All these settings are tunable though, so you can override both the 12 limit, and make the analytics server more optimistic about how many queries it can run. Of course - this does run the risk of then degrading service, if you overtune and push the server beyond what it can handle. (An analogy here may be overclocking a CPU beyond its factory settings.)
IIRC one of the primary settings for the server here is coresMultipler. Please see Analytics Configuration Parameters | Couchbase Docs for more.
2 Likes
Hi Graham,
Many thanks for your details replay, really appreciate it.
Shareing with the closeup image
the legend is same as before.
As I can understand the Couchbase able to use start 4 jobs at the same time.
And later on the requests are less bundled. (will share the image in next post)

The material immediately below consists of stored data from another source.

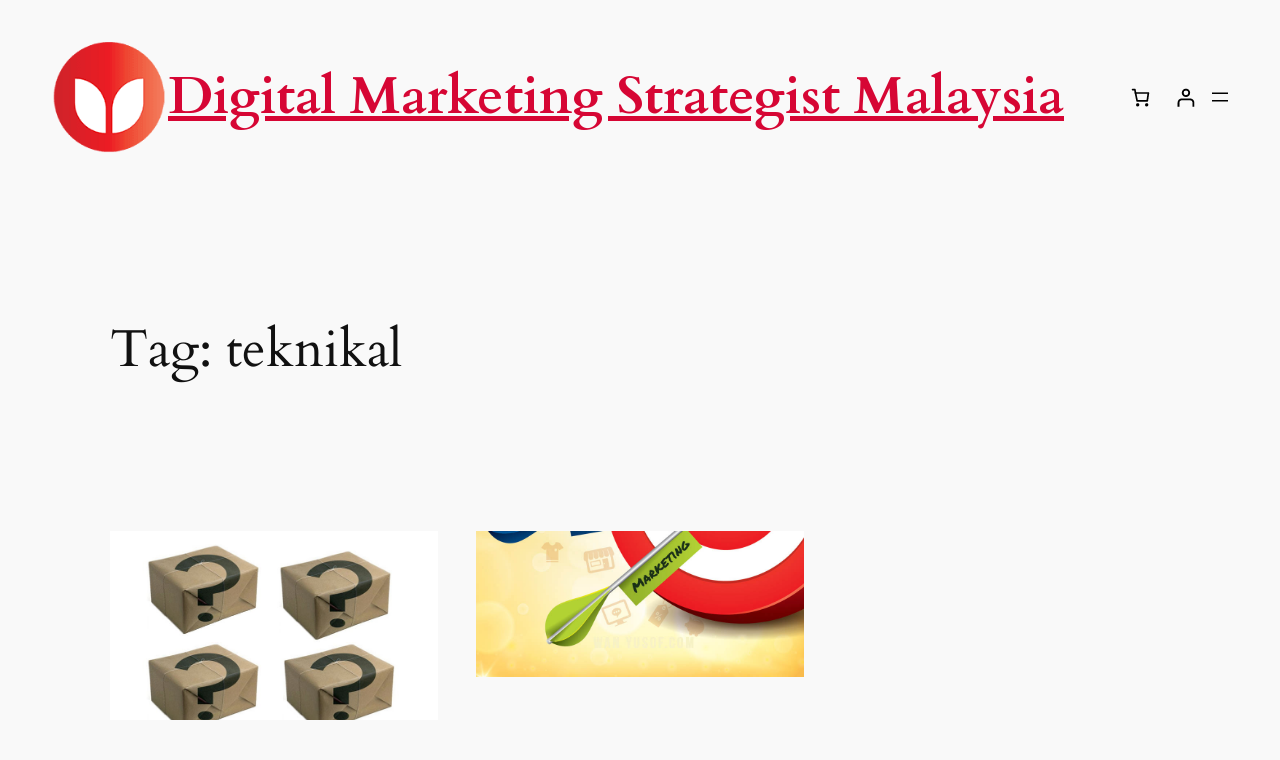

--- FILE ---
content_type: text/css
request_url: https://www.wanyusof.com/wp-content/uploads/elementor/css/post-5509.css?ver=1762241975
body_size: 1385
content:
.elementor-kit-5509{--e-global-color-primary:#000000;--e-global-color-secondary:#EE0606;--e-global-color-text:#2C2C2C;--e-global-color-accent:#000000;--e-global-typography-primary-font-family:"Hedvig Letters Serif";--e-global-typography-primary-font-weight:500;--e-global-typography-secondary-font-family:"Hedvig Letters Serif";--e-global-typography-secondary-font-weight:500;--e-global-typography-text-font-family:"Hedvig Letters Serif";--e-global-typography-text-font-weight:400;--e-global-typography-accent-font-family:"DM Serif Text";--e-global-typography-accent-font-weight:500;color:#000000;font-family:"DM Serif Text", Sans-serif;font-size:18px;}.elementor-kit-5509 e-page-transition{background-color:#FFBC7D;}.elementor-kit-5509 a{color:#D60634;}.elementor-section.elementor-section-boxed > .elementor-container{max-width:1140px;}.e-con{--container-max-width:1140px;}.elementor-widget:not(:last-child){--kit-widget-spacing:20px;}.elementor-element{--widgets-spacing:20px 20px;--widgets-spacing-row:20px;--widgets-spacing-column:20px;}{}h1.entry-title{display:var(--page-title-display);}@media(max-width:1024px){.elementor-section.elementor-section-boxed > .elementor-container{max-width:1024px;}.e-con{--container-max-width:1024px;}}@media(max-width:767px){.elementor-section.elementor-section-boxed > .elementor-container{max-width:767px;}.e-con{--container-max-width:767px;}}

What i can say - we had aquaierd the new server that is X4 more ram, and we will try to run more tests on it.
Hi @alexei.m,
The Analytics query admission policy is described in detail in this blog. By default, Analytics will execute 3 queries concurrently when each node in the cluster has the same number of data partitions as cores. If you’d like more queries to be executed concurrently, you can adjust the parameter coresMultiplier
(assuming there is enough RAM to execute all of them). For example, if you’d like 6 queries to be executed concurrently, you can adjust the parameter as follows:
curl -v -u admin:password -X PUT -d coresMultiplier=6 http://analyitcs_node_ip:8095/analytics/config/service
Then call the Analytics Service restart API for the change to take effect:
curl -v -u admin:password -X POST http://analyitcs_node_ip:8095/analytics/cluster/restart
Note that when more queries are executed concurrently, they will compete for CPU time and as a result, each query might take longer. A better way to achieve higher throughput with same SLA per query is to use nodes with more cores than data partitions.